**INSTRUCTIONS FOR THE TASK:** Pick out every line in the records below that contains the word "higher" and copy each one. Case counts.

**RECORD EXCERPTS:**
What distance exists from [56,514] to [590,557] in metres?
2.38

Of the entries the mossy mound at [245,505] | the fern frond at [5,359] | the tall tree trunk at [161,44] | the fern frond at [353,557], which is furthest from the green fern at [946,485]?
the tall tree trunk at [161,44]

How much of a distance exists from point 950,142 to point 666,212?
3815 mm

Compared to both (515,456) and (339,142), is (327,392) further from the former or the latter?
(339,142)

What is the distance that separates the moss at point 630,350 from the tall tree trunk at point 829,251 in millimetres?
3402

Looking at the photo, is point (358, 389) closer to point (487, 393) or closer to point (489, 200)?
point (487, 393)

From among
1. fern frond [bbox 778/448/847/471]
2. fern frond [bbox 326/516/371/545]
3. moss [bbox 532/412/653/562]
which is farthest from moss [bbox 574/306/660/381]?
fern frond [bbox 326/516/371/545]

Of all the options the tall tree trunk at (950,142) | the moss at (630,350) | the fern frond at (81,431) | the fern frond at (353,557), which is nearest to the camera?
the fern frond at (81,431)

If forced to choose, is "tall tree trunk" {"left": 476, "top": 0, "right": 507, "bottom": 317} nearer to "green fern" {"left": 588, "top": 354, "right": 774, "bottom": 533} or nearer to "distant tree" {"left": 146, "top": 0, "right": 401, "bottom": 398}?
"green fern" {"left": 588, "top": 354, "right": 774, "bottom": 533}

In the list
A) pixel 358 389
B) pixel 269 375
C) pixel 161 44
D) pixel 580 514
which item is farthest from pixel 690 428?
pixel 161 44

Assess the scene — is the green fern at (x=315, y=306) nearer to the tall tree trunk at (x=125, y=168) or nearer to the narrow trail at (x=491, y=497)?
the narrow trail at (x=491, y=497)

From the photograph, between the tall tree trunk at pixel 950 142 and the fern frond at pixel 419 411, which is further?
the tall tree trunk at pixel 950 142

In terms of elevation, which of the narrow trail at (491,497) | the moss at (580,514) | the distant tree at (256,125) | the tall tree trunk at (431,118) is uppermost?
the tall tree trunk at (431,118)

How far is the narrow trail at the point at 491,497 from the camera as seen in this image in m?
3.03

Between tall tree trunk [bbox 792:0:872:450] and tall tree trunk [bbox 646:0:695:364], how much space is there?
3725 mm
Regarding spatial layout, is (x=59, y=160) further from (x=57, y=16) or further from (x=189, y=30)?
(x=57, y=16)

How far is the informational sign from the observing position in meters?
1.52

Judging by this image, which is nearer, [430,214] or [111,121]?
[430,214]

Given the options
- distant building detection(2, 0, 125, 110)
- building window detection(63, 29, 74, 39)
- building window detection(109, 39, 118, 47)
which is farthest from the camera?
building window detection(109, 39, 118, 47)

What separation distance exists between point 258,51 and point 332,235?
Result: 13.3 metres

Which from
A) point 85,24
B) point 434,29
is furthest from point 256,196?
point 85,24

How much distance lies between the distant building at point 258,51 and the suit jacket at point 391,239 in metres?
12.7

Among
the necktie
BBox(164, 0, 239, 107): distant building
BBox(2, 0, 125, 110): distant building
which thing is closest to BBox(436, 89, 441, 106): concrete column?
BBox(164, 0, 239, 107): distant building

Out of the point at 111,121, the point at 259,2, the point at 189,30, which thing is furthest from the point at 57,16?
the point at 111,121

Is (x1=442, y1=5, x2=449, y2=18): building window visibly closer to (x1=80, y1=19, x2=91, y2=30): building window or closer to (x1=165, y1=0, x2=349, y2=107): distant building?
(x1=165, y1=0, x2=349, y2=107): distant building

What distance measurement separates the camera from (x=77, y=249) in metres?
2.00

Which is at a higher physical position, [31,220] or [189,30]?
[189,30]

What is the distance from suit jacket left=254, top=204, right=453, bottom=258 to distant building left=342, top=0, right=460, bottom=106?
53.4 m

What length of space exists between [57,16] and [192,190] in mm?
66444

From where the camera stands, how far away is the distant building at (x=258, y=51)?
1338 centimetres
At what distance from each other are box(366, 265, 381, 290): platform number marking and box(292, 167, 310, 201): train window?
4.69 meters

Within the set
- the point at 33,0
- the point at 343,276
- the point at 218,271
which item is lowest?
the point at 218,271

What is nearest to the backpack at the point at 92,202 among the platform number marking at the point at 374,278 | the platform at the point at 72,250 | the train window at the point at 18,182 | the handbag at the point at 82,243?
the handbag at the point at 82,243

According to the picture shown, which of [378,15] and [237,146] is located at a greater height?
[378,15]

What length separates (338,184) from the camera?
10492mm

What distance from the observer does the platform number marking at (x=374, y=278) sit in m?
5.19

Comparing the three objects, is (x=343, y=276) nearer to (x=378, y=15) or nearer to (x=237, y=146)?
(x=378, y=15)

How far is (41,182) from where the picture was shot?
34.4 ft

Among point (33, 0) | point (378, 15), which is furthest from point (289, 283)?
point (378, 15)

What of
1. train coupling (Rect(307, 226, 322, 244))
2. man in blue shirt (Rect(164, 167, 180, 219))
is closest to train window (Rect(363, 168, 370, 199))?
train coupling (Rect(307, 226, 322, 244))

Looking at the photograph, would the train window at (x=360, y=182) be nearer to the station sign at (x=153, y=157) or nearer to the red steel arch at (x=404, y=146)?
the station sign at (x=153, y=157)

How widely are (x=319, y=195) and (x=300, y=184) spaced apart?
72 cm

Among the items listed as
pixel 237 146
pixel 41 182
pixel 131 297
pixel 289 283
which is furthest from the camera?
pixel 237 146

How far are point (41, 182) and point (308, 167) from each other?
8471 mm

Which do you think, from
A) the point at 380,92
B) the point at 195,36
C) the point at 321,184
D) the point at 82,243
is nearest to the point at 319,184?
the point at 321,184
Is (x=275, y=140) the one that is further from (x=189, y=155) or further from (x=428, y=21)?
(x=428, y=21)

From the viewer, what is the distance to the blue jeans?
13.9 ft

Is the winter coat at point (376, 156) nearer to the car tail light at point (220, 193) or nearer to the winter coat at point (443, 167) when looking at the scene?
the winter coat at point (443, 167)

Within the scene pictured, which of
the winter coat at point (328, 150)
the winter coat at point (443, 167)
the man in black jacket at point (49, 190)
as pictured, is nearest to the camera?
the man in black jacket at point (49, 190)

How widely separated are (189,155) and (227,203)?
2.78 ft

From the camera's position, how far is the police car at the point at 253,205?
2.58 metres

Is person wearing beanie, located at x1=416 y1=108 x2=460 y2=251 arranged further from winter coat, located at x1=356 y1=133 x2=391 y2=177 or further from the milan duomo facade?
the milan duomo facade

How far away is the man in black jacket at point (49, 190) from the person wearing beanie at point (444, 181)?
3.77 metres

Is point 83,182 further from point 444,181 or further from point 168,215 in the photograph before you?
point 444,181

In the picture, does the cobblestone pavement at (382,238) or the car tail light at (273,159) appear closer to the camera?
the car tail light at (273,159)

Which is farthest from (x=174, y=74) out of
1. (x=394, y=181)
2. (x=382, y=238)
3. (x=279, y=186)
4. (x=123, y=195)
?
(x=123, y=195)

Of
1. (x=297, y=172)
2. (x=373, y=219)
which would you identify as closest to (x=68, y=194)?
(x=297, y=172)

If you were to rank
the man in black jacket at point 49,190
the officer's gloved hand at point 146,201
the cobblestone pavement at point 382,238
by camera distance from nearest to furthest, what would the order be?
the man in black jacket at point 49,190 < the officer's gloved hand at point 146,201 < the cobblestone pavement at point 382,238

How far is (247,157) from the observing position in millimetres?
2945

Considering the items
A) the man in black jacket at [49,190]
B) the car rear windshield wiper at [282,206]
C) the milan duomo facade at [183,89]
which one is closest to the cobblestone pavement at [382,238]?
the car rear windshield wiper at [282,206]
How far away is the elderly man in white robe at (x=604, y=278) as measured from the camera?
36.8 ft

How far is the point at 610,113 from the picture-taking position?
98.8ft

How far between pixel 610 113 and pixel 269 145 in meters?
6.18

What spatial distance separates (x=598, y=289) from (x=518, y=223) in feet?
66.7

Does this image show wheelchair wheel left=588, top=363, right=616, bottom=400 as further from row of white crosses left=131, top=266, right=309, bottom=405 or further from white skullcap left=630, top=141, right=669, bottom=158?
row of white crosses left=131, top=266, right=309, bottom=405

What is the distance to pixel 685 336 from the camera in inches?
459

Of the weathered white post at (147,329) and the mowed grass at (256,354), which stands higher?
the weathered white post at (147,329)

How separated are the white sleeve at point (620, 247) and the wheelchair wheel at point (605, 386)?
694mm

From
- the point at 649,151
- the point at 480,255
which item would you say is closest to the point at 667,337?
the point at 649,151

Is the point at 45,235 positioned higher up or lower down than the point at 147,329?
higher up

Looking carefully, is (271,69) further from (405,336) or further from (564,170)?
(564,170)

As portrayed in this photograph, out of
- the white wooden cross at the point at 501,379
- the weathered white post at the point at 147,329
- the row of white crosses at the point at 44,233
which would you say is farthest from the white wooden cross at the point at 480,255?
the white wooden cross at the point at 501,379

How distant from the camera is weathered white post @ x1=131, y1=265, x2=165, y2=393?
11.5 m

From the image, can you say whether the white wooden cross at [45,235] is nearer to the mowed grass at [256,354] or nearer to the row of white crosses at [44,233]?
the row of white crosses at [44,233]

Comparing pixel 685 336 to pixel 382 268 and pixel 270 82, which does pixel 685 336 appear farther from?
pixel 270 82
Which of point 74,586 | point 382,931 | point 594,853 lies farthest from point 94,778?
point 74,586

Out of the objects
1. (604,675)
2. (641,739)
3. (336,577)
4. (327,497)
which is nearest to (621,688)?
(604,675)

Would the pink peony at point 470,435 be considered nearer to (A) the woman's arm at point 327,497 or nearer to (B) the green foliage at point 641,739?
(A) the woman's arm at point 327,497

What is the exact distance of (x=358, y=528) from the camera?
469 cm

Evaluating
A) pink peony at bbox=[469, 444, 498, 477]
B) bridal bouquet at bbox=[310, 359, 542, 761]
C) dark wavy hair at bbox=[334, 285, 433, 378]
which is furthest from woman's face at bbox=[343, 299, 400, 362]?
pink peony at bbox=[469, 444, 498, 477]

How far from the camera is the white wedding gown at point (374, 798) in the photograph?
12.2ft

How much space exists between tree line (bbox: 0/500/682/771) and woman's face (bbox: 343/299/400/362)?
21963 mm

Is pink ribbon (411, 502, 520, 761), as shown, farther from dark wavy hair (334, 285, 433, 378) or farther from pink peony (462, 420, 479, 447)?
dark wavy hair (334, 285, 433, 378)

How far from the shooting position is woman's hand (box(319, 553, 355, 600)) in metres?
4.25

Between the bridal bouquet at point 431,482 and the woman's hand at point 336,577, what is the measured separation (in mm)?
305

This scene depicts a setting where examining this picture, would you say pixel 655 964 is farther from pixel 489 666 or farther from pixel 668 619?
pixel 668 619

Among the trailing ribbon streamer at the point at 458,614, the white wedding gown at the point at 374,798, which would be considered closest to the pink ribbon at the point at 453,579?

**WRITTEN SOLUTION:**
Which is at a higher physical position, [31,220] or [189,30]?
Of the weathered white post at (147,329) and the mowed grass at (256,354), which stands higher?
Is the point at 45,235 positioned higher up or lower down than the point at 147,329?
higher up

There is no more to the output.